Use of multiple threads/workers to ingest data into Elasticsearch cluster: To use our resources to the fullest we should use multiple threads to send data to the cluster. If it is not able to keep up with current indexing rate elasticsearch will indicate the same by TOO_MANY_REQUESTS (429) response codes (EsRejectedExecutionException with the Java client). Testing with various values can tell us about the optimal number like the above scenario.
Increase refresh interval: In use cases where there is quite less or no search, increasing the refresh interval can increase our indexing process efficiency. We need to explicitly set the refresh interval to choose this behavior.
More general recommendations:
- Configure access permissions on items such as clusters, indexes, and fields using role-based access control (RBAC) mechanism from Kibana GUI. This will provide fine grained access control to your cluster. Click here for more details.
- Use TLS encryption for security: SSL/TLS encryption helps in preventing threats. Elasticsearch sends data from the nodes and clients in plain text if encryption is disable. Data may contain sensitive information and credentials like passwords.
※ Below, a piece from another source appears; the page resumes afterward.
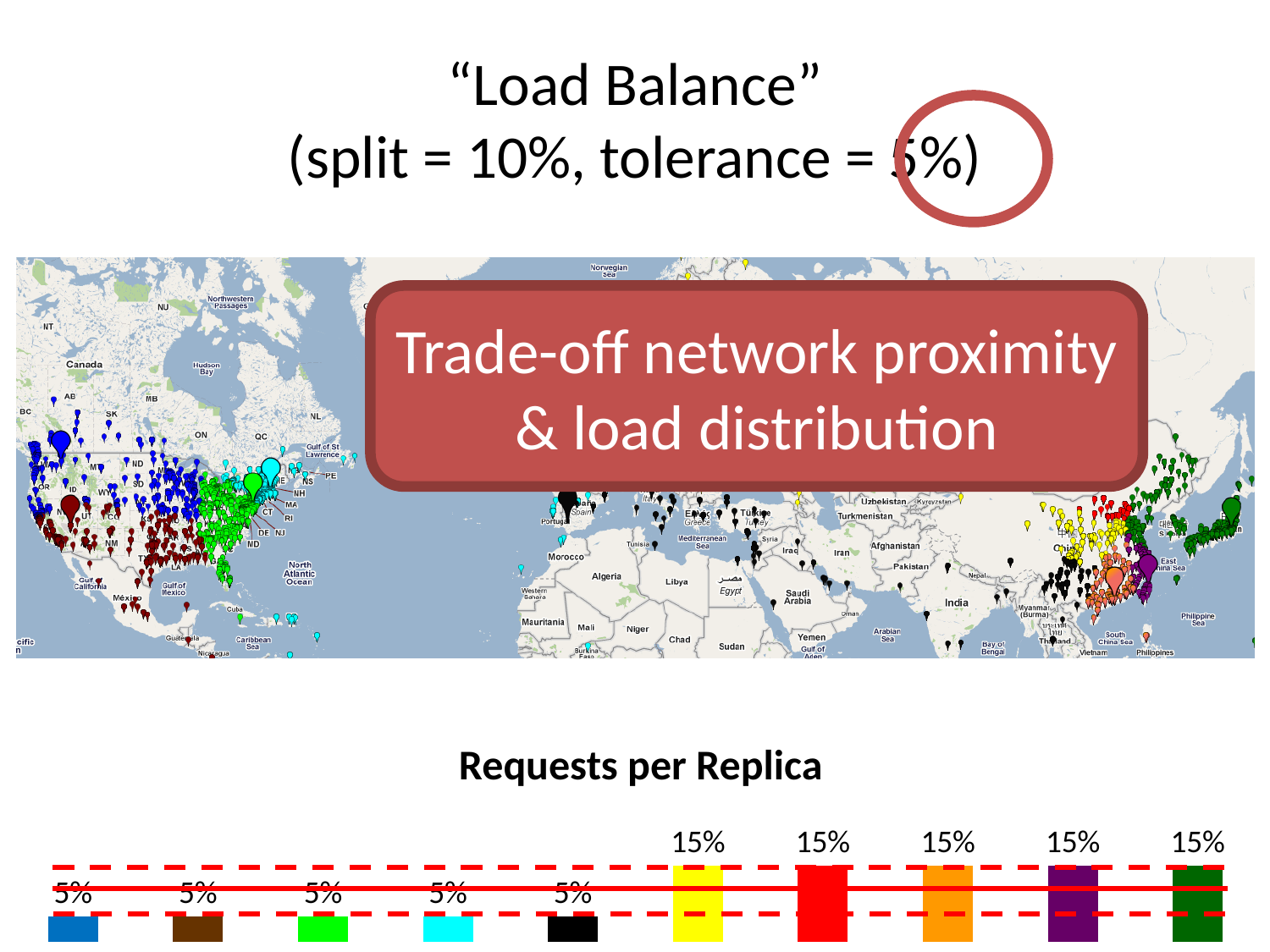
In the "Requests per Replica" chart, what value is labelled on the red bar? 15% In the "Requests per Replica" chart, what is the difference between the yellow bar and the cyan bar? 10% In the "Requests per Replica" chart, what is the total of the five bars labelled 5%? 25% What is the title of the bar chart at the bottom of the slide? Requests per Replica What kind of chart is shown under the heading "Requests per Replica"? bar chart In the "Requests per Replica" chart, what value is labelled on the purple bar? 15% In the "Requests per Replica" chart, how many bars are labelled 15%? 5 In the "Requests per Replica" chart, which is larger, the orange bar or the brown bar? the orange bar In the "Requests per Replica" chart, how many bars are labelled 5%? 5 In the "Requests per Replica" chart, what value is labelled on the black bar? 5% In the "Requests per Replica" chart, how many bars are plotted? 10 In the "Requests per Replica" chart, what value is labelled on the blue bar at the far left? 5%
This gives rise to an attack in which attackers may create malicious nodes, attempt to join the clusters, and replicate data to gain access to it. Click here to get the security setup steps for Elasticsearch cluster.
- Eliminate unnecessary data before indexing into ES. This will help in optimizing the space utilization of the cluster and also a better ground for our production data.
- Use key instead of plain text passwords in the configuration setup. This will provide a better level of security for the Elasticsearch cluster.